#### Working data:
— BEGIN —
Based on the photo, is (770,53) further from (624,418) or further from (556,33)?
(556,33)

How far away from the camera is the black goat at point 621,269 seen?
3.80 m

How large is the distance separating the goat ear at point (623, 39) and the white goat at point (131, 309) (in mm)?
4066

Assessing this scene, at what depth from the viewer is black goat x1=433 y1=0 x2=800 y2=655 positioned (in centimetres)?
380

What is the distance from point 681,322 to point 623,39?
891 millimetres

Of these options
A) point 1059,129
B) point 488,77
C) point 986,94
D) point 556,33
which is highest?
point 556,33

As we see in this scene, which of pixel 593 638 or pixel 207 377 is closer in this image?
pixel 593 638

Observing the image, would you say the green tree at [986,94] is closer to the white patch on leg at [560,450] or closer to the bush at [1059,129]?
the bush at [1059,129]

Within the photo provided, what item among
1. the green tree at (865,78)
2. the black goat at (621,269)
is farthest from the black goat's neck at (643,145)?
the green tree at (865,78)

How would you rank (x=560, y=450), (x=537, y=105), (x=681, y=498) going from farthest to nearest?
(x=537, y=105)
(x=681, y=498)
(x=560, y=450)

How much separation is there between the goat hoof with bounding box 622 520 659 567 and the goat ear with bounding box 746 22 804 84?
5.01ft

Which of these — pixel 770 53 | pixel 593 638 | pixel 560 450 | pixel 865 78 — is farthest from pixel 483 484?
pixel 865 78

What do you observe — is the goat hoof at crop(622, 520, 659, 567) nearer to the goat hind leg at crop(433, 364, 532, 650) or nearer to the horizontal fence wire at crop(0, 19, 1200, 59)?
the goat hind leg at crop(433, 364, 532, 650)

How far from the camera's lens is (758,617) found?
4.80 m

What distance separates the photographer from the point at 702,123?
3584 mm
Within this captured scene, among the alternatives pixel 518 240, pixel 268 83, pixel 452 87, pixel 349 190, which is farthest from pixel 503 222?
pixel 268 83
— END —
#### Exercise task:
Write out the lines above from the one containing "As we see in" through the last, exactly as they are.

#### Finished answer:
As we see in this scene, which of pixel 593 638 or pixel 207 377 is closer in this image?
pixel 593 638

Observing the image, would you say the green tree at [986,94] is closer to the white patch on leg at [560,450] or closer to the bush at [1059,129]?
the bush at [1059,129]

Within the photo provided, what item among
1. the green tree at (865,78)
2. the black goat at (621,269)
is farthest from the black goat's neck at (643,145)?
the green tree at (865,78)

How would you rank (x=560, y=450), (x=537, y=105), (x=681, y=498) going from farthest to nearest?
(x=537, y=105)
(x=681, y=498)
(x=560, y=450)

How much separation is there between the goat hoof with bounding box 622 520 659 567 and the goat ear with bounding box 746 22 804 84?
5.01ft

Which of these — pixel 770 53 | pixel 593 638 | pixel 560 450 | pixel 865 78 — is farthest from pixel 483 484?
pixel 865 78

What do you observe — is the goat hoof at crop(622, 520, 659, 567) nearer to the goat hind leg at crop(433, 364, 532, 650) or nearer to the horizontal fence wire at crop(0, 19, 1200, 59)?
the goat hind leg at crop(433, 364, 532, 650)

How far from the camera's lens is (758,617) found?
4.80 m

What distance separates the photographer from the point at 702,123?
3584 mm
Within this captured scene, among the alternatives pixel 518 240, pixel 268 83, pixel 452 87, pixel 349 190, which is farthest from pixel 503 222?
pixel 268 83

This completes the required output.